• **Short task**: Write out exactly, with no other output, the lines below from the one that contains "How far off" through the end.

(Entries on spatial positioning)
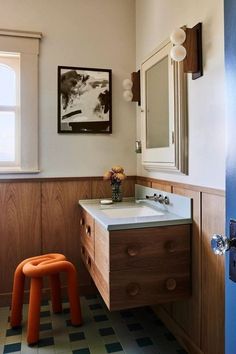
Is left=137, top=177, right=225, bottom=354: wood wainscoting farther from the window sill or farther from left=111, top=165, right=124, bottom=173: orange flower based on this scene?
the window sill

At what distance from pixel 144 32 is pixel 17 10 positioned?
3.33ft

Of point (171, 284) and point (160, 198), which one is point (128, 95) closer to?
point (160, 198)

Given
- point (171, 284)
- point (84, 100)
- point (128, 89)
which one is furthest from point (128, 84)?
point (171, 284)

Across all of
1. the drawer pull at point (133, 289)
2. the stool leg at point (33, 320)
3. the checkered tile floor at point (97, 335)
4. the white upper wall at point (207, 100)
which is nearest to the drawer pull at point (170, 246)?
the drawer pull at point (133, 289)

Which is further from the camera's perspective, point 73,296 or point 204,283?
point 73,296

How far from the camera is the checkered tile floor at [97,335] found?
1909mm

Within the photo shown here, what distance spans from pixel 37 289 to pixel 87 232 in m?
0.49

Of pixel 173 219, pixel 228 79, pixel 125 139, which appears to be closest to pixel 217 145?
pixel 173 219

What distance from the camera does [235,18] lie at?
35.2 inches

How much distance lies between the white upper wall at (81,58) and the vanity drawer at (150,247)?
107cm

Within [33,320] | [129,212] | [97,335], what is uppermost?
[129,212]

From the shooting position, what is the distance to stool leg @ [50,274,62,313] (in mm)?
2305

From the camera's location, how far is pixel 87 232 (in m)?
2.21

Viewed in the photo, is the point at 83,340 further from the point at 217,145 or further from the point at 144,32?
the point at 144,32
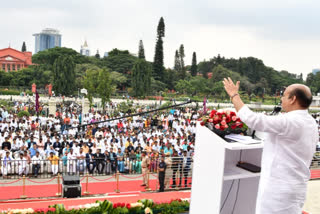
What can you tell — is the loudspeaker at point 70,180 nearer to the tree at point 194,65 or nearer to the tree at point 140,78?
the tree at point 140,78

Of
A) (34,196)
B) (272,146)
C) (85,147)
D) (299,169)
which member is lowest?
(34,196)

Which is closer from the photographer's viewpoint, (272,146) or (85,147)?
(272,146)

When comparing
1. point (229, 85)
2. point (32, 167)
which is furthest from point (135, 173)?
point (229, 85)

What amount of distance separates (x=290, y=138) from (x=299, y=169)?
0.89 feet

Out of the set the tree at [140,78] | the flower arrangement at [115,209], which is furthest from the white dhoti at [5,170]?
the tree at [140,78]

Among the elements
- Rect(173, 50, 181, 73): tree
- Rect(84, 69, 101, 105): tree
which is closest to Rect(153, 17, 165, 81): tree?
Rect(173, 50, 181, 73): tree

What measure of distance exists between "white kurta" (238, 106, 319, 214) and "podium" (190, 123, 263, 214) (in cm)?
50

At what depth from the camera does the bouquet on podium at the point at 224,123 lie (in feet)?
10.8

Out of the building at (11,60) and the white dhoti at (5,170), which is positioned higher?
the building at (11,60)

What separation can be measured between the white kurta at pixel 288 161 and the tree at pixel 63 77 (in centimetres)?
3984

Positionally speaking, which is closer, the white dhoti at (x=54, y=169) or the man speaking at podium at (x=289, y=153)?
the man speaking at podium at (x=289, y=153)

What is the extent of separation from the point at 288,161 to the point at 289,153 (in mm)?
63

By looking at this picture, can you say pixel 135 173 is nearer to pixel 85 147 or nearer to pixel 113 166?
pixel 113 166

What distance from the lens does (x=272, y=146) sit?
8.41 feet
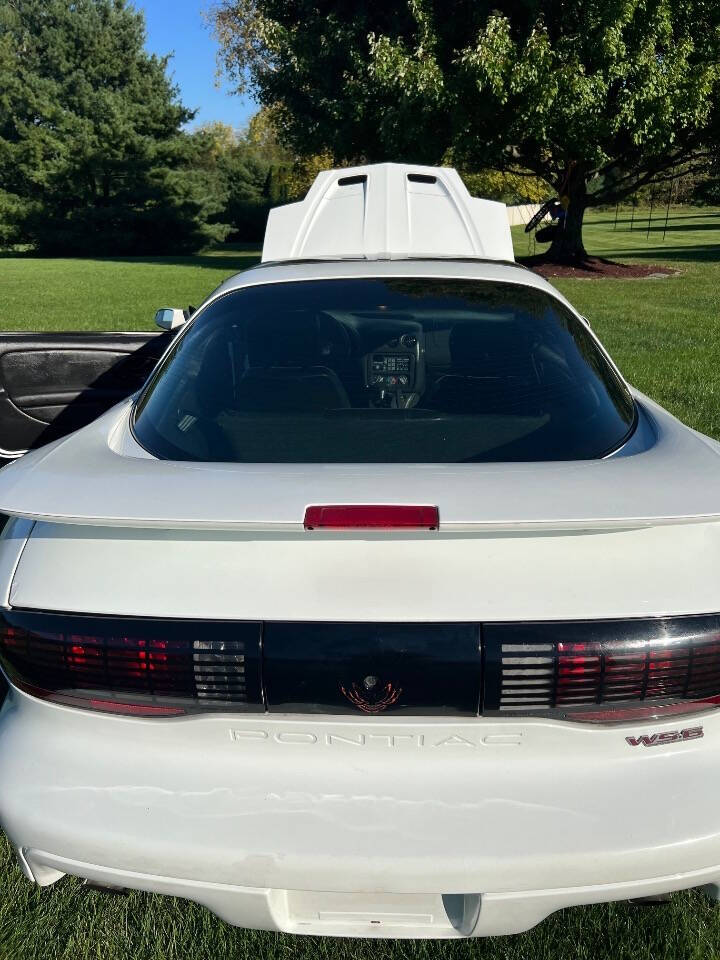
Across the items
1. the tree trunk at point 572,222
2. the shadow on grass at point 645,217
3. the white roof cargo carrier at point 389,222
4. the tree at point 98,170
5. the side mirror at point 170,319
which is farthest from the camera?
the shadow on grass at point 645,217

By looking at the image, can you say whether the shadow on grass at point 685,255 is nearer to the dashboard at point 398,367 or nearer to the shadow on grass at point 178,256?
the shadow on grass at point 178,256

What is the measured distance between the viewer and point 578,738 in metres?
1.62

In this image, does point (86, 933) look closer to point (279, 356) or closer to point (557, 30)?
point (279, 356)

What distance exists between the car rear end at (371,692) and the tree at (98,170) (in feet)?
146

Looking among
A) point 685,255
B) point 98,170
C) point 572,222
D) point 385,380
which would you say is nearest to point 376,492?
point 385,380

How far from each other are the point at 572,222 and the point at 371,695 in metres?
23.0

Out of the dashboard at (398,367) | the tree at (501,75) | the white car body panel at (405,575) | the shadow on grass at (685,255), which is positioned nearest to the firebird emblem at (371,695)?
Result: the white car body panel at (405,575)

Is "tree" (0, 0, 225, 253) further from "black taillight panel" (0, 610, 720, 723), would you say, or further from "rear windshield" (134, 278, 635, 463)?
"black taillight panel" (0, 610, 720, 723)

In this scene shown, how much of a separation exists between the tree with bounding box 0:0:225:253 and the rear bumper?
44.5m

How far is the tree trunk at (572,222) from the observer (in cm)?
2234

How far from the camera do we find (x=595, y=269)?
21516mm

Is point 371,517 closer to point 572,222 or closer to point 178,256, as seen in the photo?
point 572,222

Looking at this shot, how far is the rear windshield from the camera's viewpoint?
212cm

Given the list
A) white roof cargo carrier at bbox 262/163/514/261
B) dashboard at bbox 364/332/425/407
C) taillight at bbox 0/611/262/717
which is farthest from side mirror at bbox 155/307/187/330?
taillight at bbox 0/611/262/717
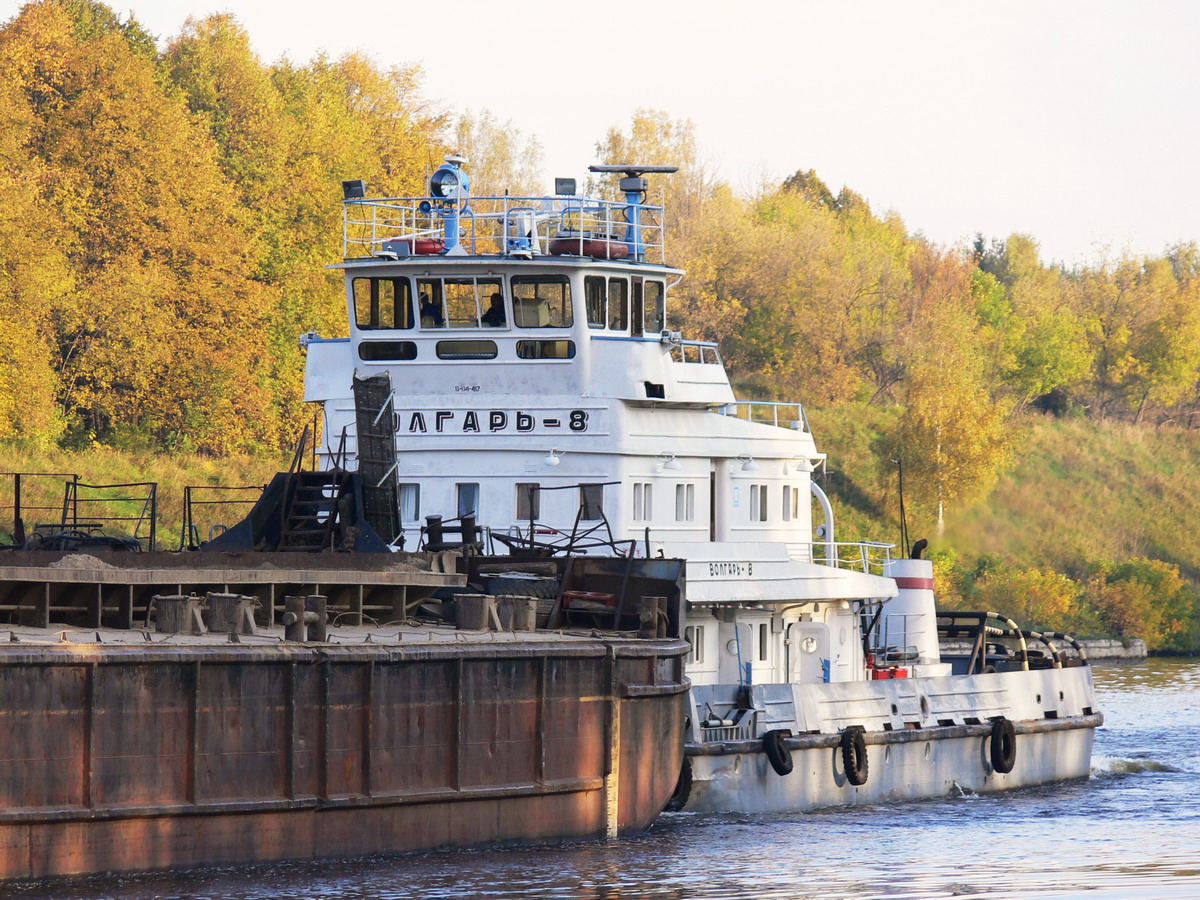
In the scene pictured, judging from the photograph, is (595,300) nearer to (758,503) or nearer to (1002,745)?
(758,503)

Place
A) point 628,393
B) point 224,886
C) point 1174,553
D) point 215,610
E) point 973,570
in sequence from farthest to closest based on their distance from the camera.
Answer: point 1174,553
point 973,570
point 628,393
point 215,610
point 224,886

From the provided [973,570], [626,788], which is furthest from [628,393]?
[973,570]

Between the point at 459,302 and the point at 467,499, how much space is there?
8.96 ft

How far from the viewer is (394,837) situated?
19.0 meters

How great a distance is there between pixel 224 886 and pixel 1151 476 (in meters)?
61.2

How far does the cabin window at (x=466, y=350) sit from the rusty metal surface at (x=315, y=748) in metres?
6.09

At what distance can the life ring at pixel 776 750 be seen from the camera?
23891 millimetres

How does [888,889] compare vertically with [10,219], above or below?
below

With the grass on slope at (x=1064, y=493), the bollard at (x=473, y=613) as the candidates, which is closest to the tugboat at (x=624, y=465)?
the bollard at (x=473, y=613)

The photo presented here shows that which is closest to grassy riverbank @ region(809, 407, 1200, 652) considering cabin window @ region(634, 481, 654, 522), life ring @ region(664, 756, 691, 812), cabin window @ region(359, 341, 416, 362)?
cabin window @ region(634, 481, 654, 522)

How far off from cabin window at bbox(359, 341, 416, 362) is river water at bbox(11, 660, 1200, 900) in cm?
754

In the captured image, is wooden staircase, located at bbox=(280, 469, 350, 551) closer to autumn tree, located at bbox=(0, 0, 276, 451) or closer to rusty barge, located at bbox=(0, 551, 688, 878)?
rusty barge, located at bbox=(0, 551, 688, 878)

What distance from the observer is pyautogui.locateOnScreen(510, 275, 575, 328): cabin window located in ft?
86.1

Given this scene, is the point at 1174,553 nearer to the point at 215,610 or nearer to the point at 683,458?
the point at 683,458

• **Correct output**:
How far off from cabin window at bbox(359, 341, 416, 362) is river water at bbox(11, 660, 1200, 900) in cm?
754

In the captured image, is wooden staircase, located at bbox=(280, 469, 350, 551) closer to autumn tree, located at bbox=(0, 0, 276, 451) or closer to rusty barge, located at bbox=(0, 551, 688, 878)?
rusty barge, located at bbox=(0, 551, 688, 878)

What distance from the observer is pyautogui.locateOnScreen(510, 275, 575, 328): cabin window located in ft?
86.1

Given this scene, is the point at 1174,553 nearer to the point at 215,610 or nearer to the point at 683,458?
the point at 683,458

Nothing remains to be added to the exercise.